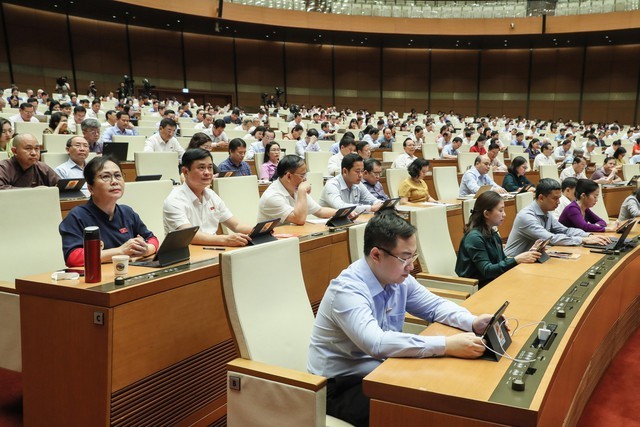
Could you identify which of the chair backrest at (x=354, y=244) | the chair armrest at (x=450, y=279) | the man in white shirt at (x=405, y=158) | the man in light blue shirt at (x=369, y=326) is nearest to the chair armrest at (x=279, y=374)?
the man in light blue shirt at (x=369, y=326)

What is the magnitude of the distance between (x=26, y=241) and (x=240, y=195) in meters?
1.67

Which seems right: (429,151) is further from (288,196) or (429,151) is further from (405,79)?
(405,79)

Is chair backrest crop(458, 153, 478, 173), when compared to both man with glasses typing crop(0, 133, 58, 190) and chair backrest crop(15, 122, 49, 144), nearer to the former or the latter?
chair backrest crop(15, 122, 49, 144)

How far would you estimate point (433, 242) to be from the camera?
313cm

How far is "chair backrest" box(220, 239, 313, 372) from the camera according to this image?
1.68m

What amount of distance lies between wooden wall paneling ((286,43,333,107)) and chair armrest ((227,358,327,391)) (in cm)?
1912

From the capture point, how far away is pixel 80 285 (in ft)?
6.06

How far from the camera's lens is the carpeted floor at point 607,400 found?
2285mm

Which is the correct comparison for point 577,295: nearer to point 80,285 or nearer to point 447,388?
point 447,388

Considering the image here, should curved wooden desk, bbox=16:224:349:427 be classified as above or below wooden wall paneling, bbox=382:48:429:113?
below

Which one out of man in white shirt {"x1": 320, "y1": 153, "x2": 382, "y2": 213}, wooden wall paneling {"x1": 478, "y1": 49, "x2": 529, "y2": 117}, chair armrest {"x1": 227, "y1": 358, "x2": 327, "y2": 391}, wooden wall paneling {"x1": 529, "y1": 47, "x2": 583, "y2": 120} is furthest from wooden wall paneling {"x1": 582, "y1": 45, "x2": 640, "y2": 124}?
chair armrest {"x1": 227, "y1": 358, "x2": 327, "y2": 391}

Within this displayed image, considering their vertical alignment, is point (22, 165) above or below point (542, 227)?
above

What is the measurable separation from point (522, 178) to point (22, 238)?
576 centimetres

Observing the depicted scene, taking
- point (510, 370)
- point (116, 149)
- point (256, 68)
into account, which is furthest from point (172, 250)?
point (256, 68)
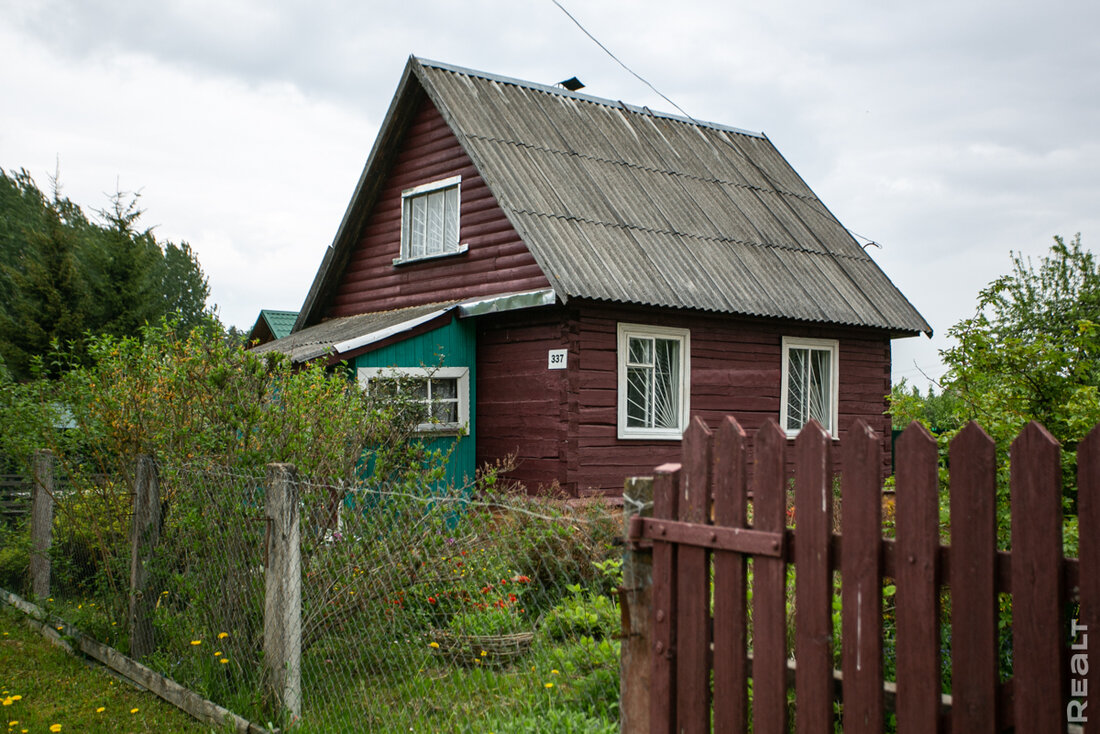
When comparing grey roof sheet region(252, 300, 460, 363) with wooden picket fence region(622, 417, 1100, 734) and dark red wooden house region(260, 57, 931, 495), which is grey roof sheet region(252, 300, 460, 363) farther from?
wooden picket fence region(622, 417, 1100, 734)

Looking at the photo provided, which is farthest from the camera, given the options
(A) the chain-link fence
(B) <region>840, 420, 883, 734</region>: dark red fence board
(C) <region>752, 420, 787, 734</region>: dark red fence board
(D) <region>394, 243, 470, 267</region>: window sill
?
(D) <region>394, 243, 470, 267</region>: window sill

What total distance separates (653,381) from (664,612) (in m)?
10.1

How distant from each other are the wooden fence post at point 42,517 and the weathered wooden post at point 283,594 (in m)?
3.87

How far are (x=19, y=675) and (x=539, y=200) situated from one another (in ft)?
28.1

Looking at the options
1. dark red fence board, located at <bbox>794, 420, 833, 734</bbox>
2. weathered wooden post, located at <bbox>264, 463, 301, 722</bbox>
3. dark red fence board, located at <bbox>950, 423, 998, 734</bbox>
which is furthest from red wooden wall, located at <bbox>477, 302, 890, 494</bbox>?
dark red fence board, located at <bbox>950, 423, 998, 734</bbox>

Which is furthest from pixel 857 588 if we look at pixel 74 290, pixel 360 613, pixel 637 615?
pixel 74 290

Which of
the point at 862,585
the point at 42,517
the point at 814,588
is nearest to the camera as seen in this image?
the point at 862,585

※ ※ ※

__Written task__. Repeat the material above in full and exactly, apart from the pictures.

__Task response__.
Could you identify which of the chair backrest at (x=354, y=244) | the chair armrest at (x=450, y=279) | the man in white shirt at (x=405, y=158) | the man in light blue shirt at (x=369, y=326) is nearest to the chair armrest at (x=279, y=374)?
the man in light blue shirt at (x=369, y=326)

What is the magnitude of the distance between (x=26, y=241) and (x=240, y=195) in meters?
1.67

Which seems right: (429,151) is further from (288,196) or (429,151) is further from (405,79)?
(405,79)

Is chair backrest crop(458, 153, 478, 173), when compared to both man with glasses typing crop(0, 133, 58, 190) and chair backrest crop(15, 122, 49, 144), nearer to the former or the latter?
chair backrest crop(15, 122, 49, 144)

How far would you estimate point (433, 242) to be from the camera?
313cm

How far is "chair backrest" box(220, 239, 313, 372) from the camera according to this image?
1.68m

What amount of distance lies between wooden wall paneling ((286,43,333,107)) and chair armrest ((227,358,327,391)) (in cm)?
1912

From the capture point, how far away is pixel 80 285 (in ft)?
6.06

How far from the camera's lens is the carpeted floor at point 607,400 found?
2285mm

Which is the correct comparison for point 577,295: nearer to point 80,285 or nearer to point 447,388?
point 447,388

Considering the image here, should curved wooden desk, bbox=16:224:349:427 be classified as above or below wooden wall paneling, bbox=382:48:429:113?
below

Which one out of man in white shirt {"x1": 320, "y1": 153, "x2": 382, "y2": 213}, wooden wall paneling {"x1": 478, "y1": 49, "x2": 529, "y2": 117}, chair armrest {"x1": 227, "y1": 358, "x2": 327, "y2": 391}, wooden wall paneling {"x1": 529, "y1": 47, "x2": 583, "y2": 120} is furthest from wooden wall paneling {"x1": 582, "y1": 45, "x2": 640, "y2": 124}?
chair armrest {"x1": 227, "y1": 358, "x2": 327, "y2": 391}

Within this displayed image, considering their vertical alignment, is point (22, 165) above or below point (542, 227)?
above

What is the measurable separation from point (522, 178) to point (22, 238)?
576 centimetres

Observing the depicted scene, taking
- point (510, 370)
- point (116, 149)
- point (256, 68)
into account, which is furthest from point (172, 250)?
point (256, 68)
When comparing grey roof sheet region(252, 300, 460, 363) with wooden picket fence region(622, 417, 1100, 734) and dark red wooden house region(260, 57, 931, 495), which is grey roof sheet region(252, 300, 460, 363) farther from?
wooden picket fence region(622, 417, 1100, 734)

Looking at the photo provided, which is farthest from the camera, given the options
(A) the chain-link fence
(B) <region>840, 420, 883, 734</region>: dark red fence board
(C) <region>752, 420, 787, 734</region>: dark red fence board
(D) <region>394, 243, 470, 267</region>: window sill
?
(D) <region>394, 243, 470, 267</region>: window sill

What total distance separates (653,381) from (664,612) (in m)?
10.1

How distant from each other are the wooden fence post at point 42,517 and the weathered wooden post at point 283,594 (in m)?
3.87

How far are (x=19, y=675) and (x=539, y=200) situated from one another (in ft)?
28.1

Looking at the options
1. dark red fence board, located at <bbox>794, 420, 833, 734</bbox>
2. weathered wooden post, located at <bbox>264, 463, 301, 722</bbox>
3. dark red fence board, located at <bbox>950, 423, 998, 734</bbox>
which is furthest from red wooden wall, located at <bbox>477, 302, 890, 494</bbox>?
dark red fence board, located at <bbox>950, 423, 998, 734</bbox>

Which is furthest from pixel 857 588 if we look at pixel 74 290, pixel 360 613, pixel 637 615?
pixel 74 290

Which of
the point at 862,585
the point at 42,517
the point at 814,588
is nearest to the camera as seen in this image?
the point at 862,585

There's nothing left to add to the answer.